The starting point is the schedule on the main website. It does not contain intermediate stations, but it does have all current routes and times at the terminal stations. It is regularly updated. I check this schedule every hour with a custom parser and compare it with its local copy. When changes occur, a bot in Telegram notifies me about them. Something like this:
I store all route information, amusingly enough, in an Excel spreadsheet. On the first sheet are all the routes with their attributes, and on the others - the schedule for each train. I started this project on a whim and without any particular plans, everything was done manually, so Excel was a convenient option.
So, changes in the schedule on the site. I simply mark a removed route as such in the table. A changed one is more complicated, as I need to find out the new schedule for each station along the way.
Adding a new route to the table is not enough. It must first be committed to OSM so that I can render it on the map. After that, I also need to find a list of all stations and their arrival times.
Tickets for some trains are sold online, so I can parse the schedule for them. For some others, the schedule sometimes appears on a new site. Indeed, sometimes - at the time of writing this post, for example, there is no data at all. Photos of sheets from station ticket offices, city chats, rare posts by bloggers also help, but all this is unreliable and short-lived material.
I mainly took the types of trains and carriages from railgallery.ru, a great site.
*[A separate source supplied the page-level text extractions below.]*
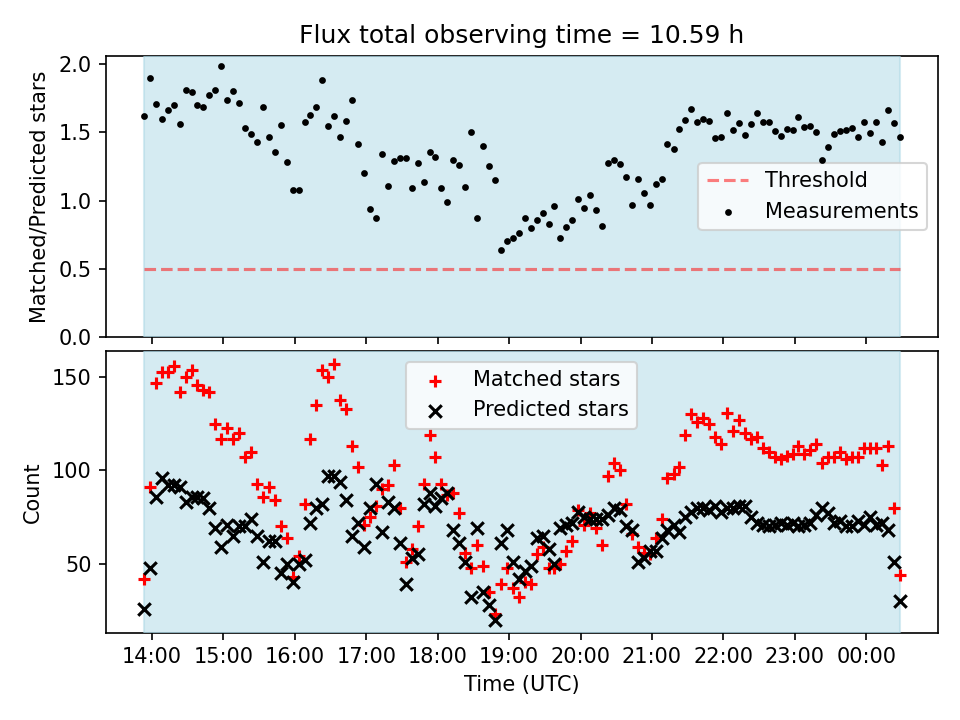 Flux total observing time = 10.59 h

Matched/Predicted stars

2.0
1.5
1.0
0.5
0.0

Threshold
Measurements

Count

150
100
50

Matched stars
Predicted stars

14:00 15:00 16:00 17:00 18:00 19:00 20:00 21:00 22:00 23:00 00:00

Time (UTC)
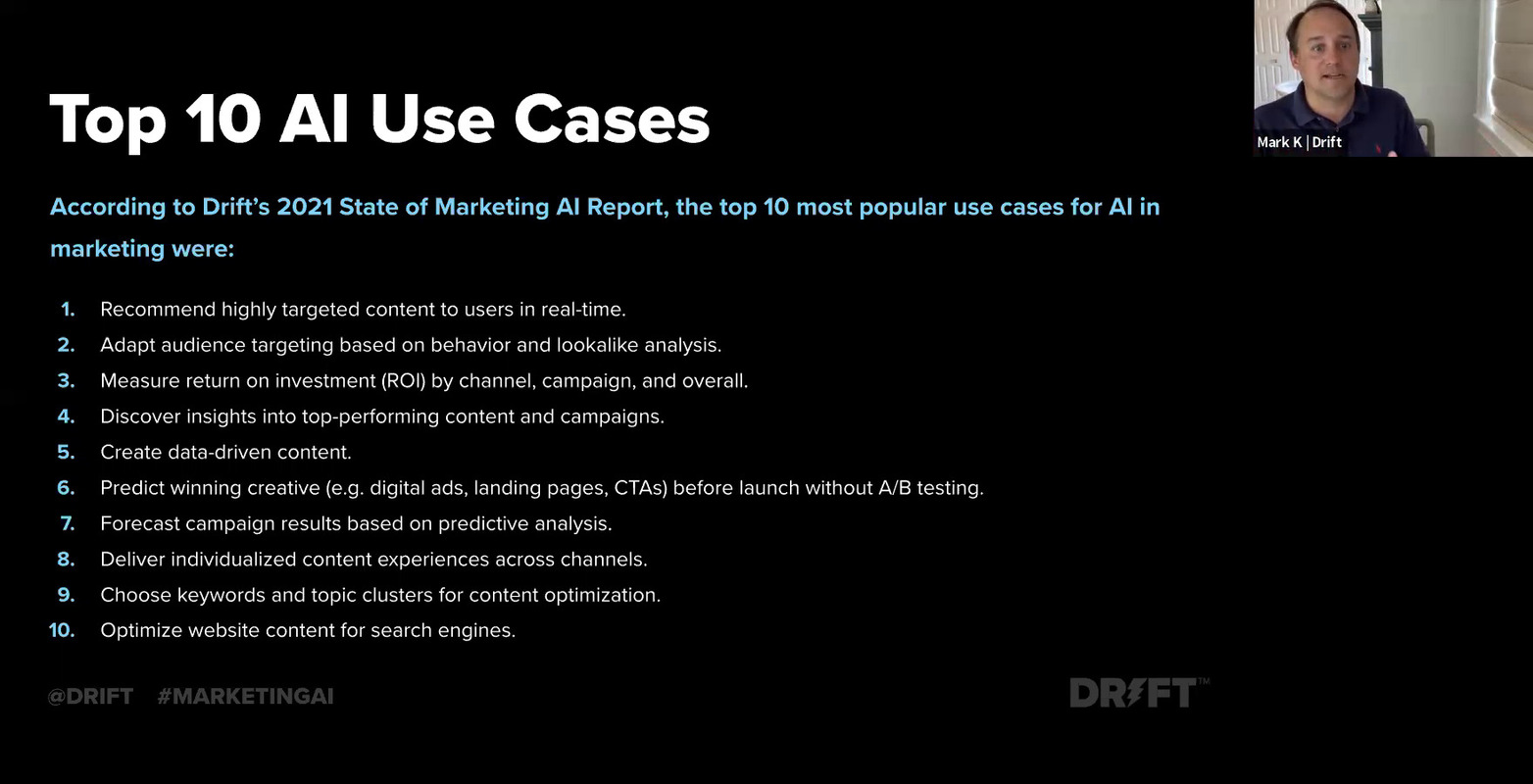 Top 10 AI Use Cases

Mark K | Drift

According to Drift's 2021 State of Marketing AI Report, the top 10 most popular use cases for AI in marketing were:

1. Recommend highly targeted content to users in real-time.
2. Adapt audience targeting based on behavior and lookalike analysis.
3. Measure return on investment (ROI) by channel, campaign, and overall.
4. Discover insights into top-performing content and campaigns.
5. Create data-driven content.
6. Predict winning creative (e.g. digital ads, landing pages, CTAs) before launch without A/B testing.
7. Forecast campaign results based on predictive analysis.
8. Deliver individualized content experiences across channels.
9. Choose keywords and topic clusters for content optimization.
10. Optimize website content for search engines.

@DRIFT #MARKETINGAI

DRIFT™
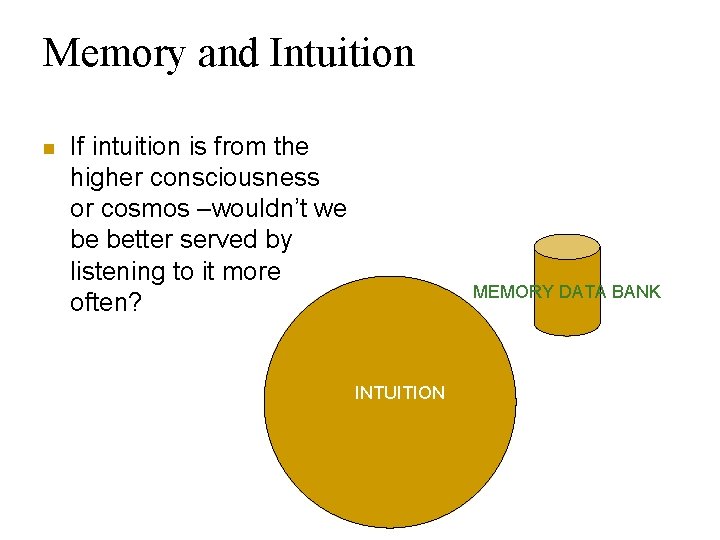 Memory and Intuition

• If intuition is from the higher consciousness or cosmos –wouldn't we be better served by listening to it more often?

MEMORY DATA BANK

INTUITION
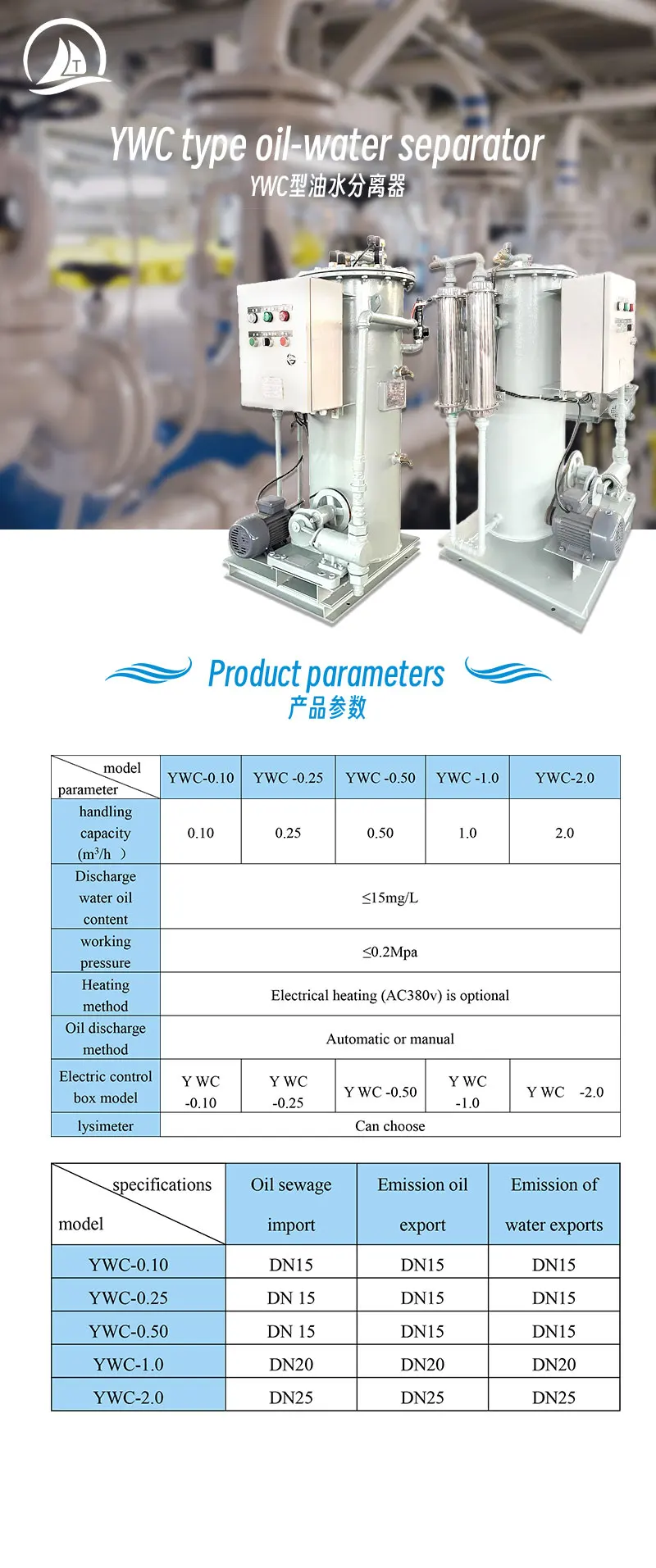 T

YWC type oil-water separator
YWC型油水分离器

Product parameters
产品参数

| model / parameter | YWC-0.10 | YWC -0.25 | YWC -0.50 | YWC -1.0 | YWC-2.0 |
|---|---|---|---|---|---|
| handling capacity ($m^3/h$ ) | 0.10 | 0.25 | 0.50 | 1.0 | 2.0 |
| Discharge water oil content | ≤15mg/L | | | | |
| working pressure | ≤0.2Mpa | | | | |
| Heating method | Electrical heating (AC380v) is optional | | | | |
| Oil discharge method | Automatic or manual | | | | |
| Electric control box model | Y WC -0.10 | Y WC -0.25 | Y WC -0.50 | Y WC -1.0 | Y WC -2.0 |
| lysimeter | Can choose | | | | |

| specifications / model | Oil sewage import | Emission oil export | Emission of water exports |
|---|---|---|---|
| YWC-0.10 | DN15 | DN15 | DN15 |
| YWC-0.25 | DN 15 | DN15 | DN15 |
| YWC-0.50 | DN 15 | DN15 | DN15 |
| YWC-1.0 | DN20 | DN20 | DN20 |
| YWC-2.0 | DN25 | DN25 | DN25 |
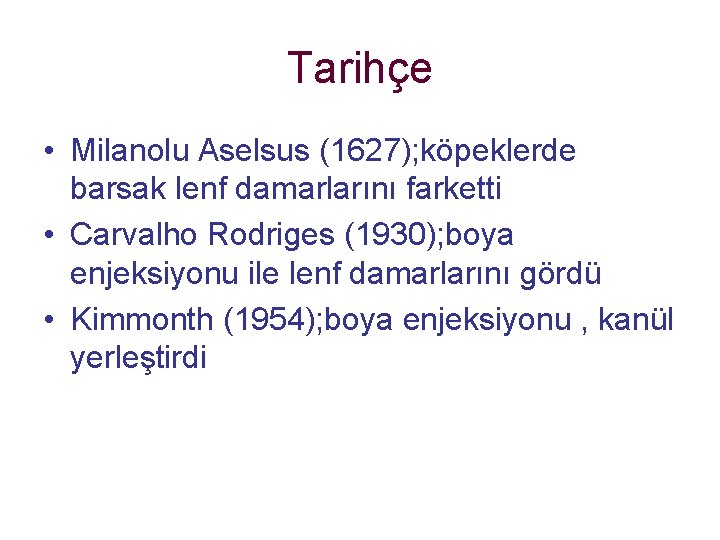 Tarihçe

• Milanolu Aselsus (1627);köpeklerde barsak lenf damarlarını farketti
• Carvalho Rodriges (1930);boya enjeksiyonu ile lenf damarlarını gördü
• Kimmonth (1954);boya enjeksiyonu , kanül yerleştirdi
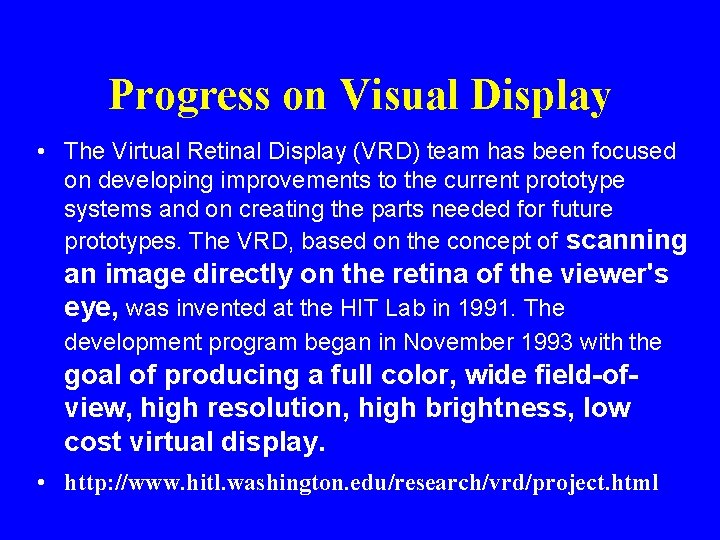 Progress on Visual Display

• The Virtual Retinal Display (VRD) team has been focused on developing improvements to the current prototype systems and on creating the parts needed for future prototypes. The VRD, based on the concept of scanning an image directly on the retina of the viewer's eye, was invented at the HIT Lab in 1991. The development program began in November 1993 with the goal of producing a full color, wide field-of-view, high resolution, high brightness, low cost virtual display.

• http://www.hitl.washington.edu/research/vrd/project.html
Prices - in an inconvenient table on the GR website. There are also descriptions for several stations. For example, Kutaisi-1. I write them myself, of course.
In general, at the core of everything is a table, the data for which is painstakingly collected manually. Several Python scripts convert it into a series of JSONs for the site. The site is hosted on Github Pages, which means it has no backend. The static content is generated using Hugo when deploying the repository.